Next, create density and box plots for the GEDI L4A datasets using the seaborn library for density plots and matplotlib for box plots.

In [None]:
# Create a figure with 1 row and 2 columns
plt.figure(figsize=(14, 6))

# Histogram
plt.subplot(1, 2, 1)
plt.hist(agbd_values, bins=20, range=[20, 500], color='blue', edgecolor='black')
plt.xlabel('AGBD (Mg/ha)')
plt.ylabel('Frequency')
plt.title('Histogram of AGBD Values')

# Boxplot
plt.subplot(1, 2, 2)
sns.boxplot(x=agbd_values, color='blue')
plt.xlabel('AGBD (Mg/ha)')
plt.title('Boxplot of AGBD Values')

# Display both plots
plt.tight_layout()
plt.show()

### Data cleaning

Next, we will filter the data points to retain aboveground biomass density (AGBD) values within 0 to 90 megagrams per hectare (Mg/ha).

In [None]:
# Filter the training points by range (0 Mg/ha to 100 Mg/ha)
filteredPoints = points.filter(
    ee.Filter.And(
        ee.Filter.gte('agbd', 0),
        ee.Filter.lte('agbd', 90)
    )
)

# Print and display the training (ta) points derived from the GEDI L4B dataset
print(filteredPoints.size().getInfo())
print(filteredPoints.first().getInfo())

# Display the GEDI L4A mean above-ground biomass (AGB) points and the derived training points
# Initialize the map
map5 = geemap.Map()
map5.centerObject(boundary, 12)
map5.addLayer(filteredPoints, {'color': '808080'}, 'Mean fitered AGBD training points')
# Display the map
display(map5)

In [None]:
# Get the AGDB values from the 'agbd' property of the filtered points
agbd_values = filteredPoints.aggregate_array('agbd').getInfo()

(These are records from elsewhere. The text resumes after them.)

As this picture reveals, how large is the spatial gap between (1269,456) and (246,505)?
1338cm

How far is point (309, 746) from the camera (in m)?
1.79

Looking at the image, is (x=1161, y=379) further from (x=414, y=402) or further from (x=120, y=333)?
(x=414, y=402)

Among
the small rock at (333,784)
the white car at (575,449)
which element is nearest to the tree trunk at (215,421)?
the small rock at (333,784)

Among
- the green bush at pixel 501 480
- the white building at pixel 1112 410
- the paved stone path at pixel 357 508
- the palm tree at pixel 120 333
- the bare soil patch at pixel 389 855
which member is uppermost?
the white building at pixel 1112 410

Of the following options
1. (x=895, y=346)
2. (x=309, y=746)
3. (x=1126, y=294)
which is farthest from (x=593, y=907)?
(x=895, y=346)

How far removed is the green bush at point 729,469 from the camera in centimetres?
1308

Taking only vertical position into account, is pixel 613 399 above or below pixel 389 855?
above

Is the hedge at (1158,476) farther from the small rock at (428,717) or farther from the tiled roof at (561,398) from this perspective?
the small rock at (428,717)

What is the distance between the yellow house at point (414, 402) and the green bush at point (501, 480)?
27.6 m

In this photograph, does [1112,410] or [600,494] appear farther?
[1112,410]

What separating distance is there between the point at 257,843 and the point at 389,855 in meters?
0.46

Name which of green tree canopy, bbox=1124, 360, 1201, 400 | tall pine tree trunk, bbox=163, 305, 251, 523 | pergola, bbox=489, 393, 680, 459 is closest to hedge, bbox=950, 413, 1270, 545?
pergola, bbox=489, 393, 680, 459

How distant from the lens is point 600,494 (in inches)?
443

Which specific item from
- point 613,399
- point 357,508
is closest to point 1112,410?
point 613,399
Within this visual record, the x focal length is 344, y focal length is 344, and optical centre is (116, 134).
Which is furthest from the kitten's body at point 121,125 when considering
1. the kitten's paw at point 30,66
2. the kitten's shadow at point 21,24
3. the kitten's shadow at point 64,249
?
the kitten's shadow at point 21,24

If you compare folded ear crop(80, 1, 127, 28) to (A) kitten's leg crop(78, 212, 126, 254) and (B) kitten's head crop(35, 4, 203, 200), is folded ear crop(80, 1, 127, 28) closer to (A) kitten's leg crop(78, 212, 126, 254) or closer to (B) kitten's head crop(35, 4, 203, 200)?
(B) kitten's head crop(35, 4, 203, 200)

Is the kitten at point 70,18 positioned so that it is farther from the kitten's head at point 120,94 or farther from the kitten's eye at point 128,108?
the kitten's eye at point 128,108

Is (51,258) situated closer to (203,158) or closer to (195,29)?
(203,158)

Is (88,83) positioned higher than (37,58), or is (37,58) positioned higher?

# Calculate summary statistics
mean_agbd = np.mean(agbd_values)
median_agbd = np.median(agbd_values)
std_agbd = np.std(agbd_values)
min_agbd = np.min(agbd_values)
max_agbd = np.max(agbd_values)

# Print the summary statistics
print("Mean AGBD:", mean_agbd)
print("Median AGBD:", median_agbd)
print("Standard Deviation AGBD:", std_agbd)
print("Minimum AGBD:", min_agbd)
print("Maximum AGBD:", max_agbd)

# Print and display the training (ta) points derived from the GEDI L4B dataset
print(points.size().getInfo())
print(points.first().getInfo())

# Create a figure with 1 row and 2 columns
plt.figure(figsize=(14, 6))

# Create a figure with 1 row and 2 columns
plt.figure(figsize=(14, 6))

# Histogram
plt.subplot(1, 2, 1)
plt.hist(agbd_values, bins=20, range=[20, 500], color='blue', edgecolor='black')
plt.xlabel('AGBD (Mg/ha)')
plt.ylabel('Frequency')
plt.title('Histogram of AGBD Values')

# Boxplot
plt.subplot(1, 2, 2)
sns.boxplot(x=agbd_values, color='blue')
plt.xlabel('AGBD (Mg/ha)')
plt.title('Boxplot of AGBD Values')

# Display both plots
plt.tight_layout()
plt.show()

## Sampling training data in Google Earth Engine
We will select specific bands from the 'clippedmergedCollection' and then sample the values (spectral reflectance values) at the locations of the 'trainingData' points.


In [None]:
# Select specific bands or variables from the 'clippedmergedCollection'
predictor_vars = ['B2', 'B3', 'B4', 'B5', 'B6', 'B7', 'B8', 'B11', 'B12', 'NDVI', 'SAVI', 'RESI']
# Sample the values at the locations of the 'trainingData' points.
trainingData = clippedmergedCollection.select(predictor_vars).sampleRegions(**{
    'collection': filteredPoints,  # The 'trainingData' is the FeatureCollection containing training points.
    'properties': ['agbd'],  # The property 'agbd' is used as the label for the training points.
    'scale': 50  # The scale (resolution) at which the sampling is performed (in meters).
})

## Export imagery and training data to Google Drive
Next, we will export the imagery and training data to your Google Drive since we want to use machine learning algorithms available in Scikit Learn.

In [None]:
# Export the training data to Google Drive
task = ee.batch.Export.image.toDrive(**{
    'image': clippedmergedCollection,
    'description': 'S2_predictors_2022',
    'folder': 'Maf_datasets',
    'fileNamePrefix': 'S2_predictors_2022',
    'region': boundary.geometry().bounds().getInfo()['coordinates'],
    'scale': 20,
    'fileFormat': 'GeoTIFF'
})

task.start()

# Export the training data to Google Drive
task = ee.batch.Export.table.toDrive(**{
    'collection': trainingData,
    'description': 'TA_AGDD_GEDI_L4A_2022',
    'folder': 'Maf_datasets',
    'fileFormat': 'CSV'
})

task.start()

print("Exporting the training data to Google Drive. This may take a while...")